* EXERCISE: The listing that follows should be copied in full and exactly, with no pictures.

::::::::::

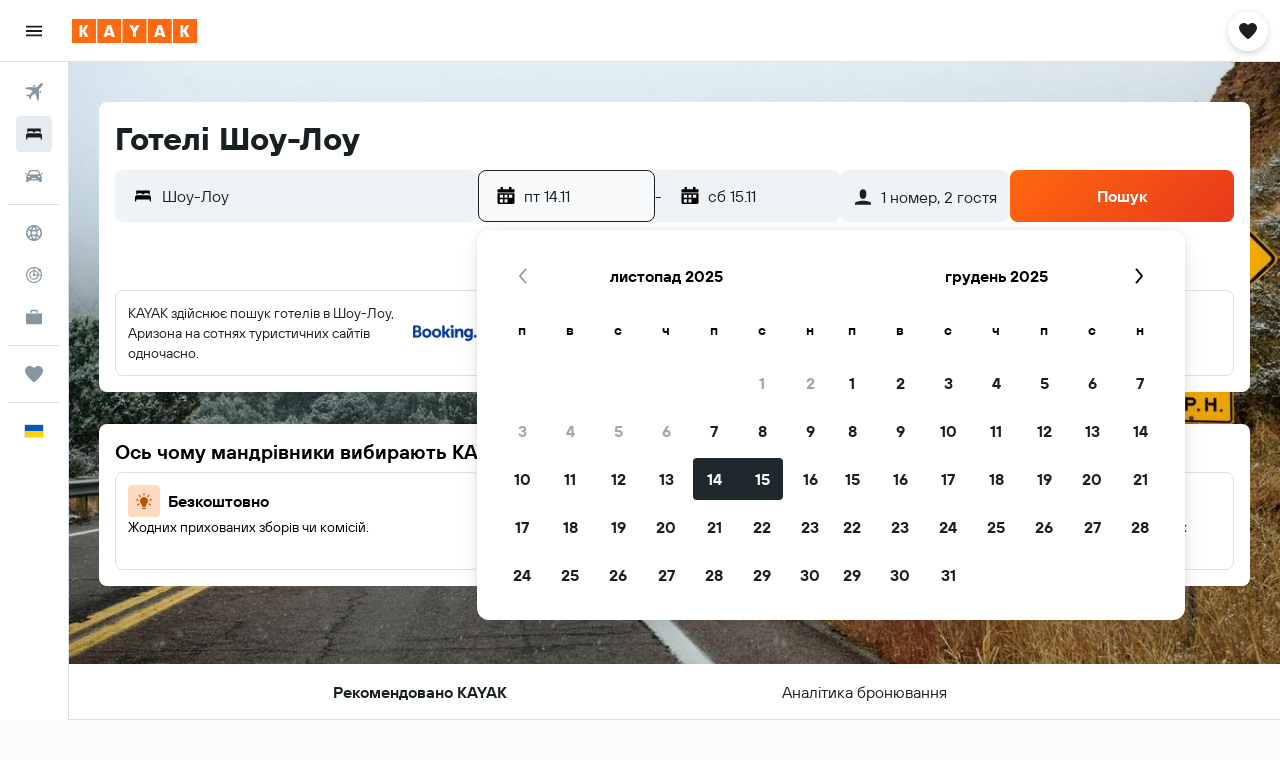

--- FILE ---
content_type: text/css;charset=UTF-8
request_url: https://content.r9cdn.net/res/combined.css?v=12cc636efe9511380b105e44c00ad98528eb3995&cluster=4
body_size: -326
content:
.react.react-st .euFB{margin-left:2px;height:16px;width:16px;fill:#0b7b99}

::::::::::

* WRITTEN SOLUTION:
--- FILE ---
content_type: text/css;charset=UTF-8
request_url: https://content.r9cdn.net/res/combined.css?v=12cc636efe9511380b105e44c00ad98528eb3995&cluster=4
body_size: -326
content:
.react.react-st .euFB{margin-left:2px;height:16px;width:16px;fill:#0b7b99}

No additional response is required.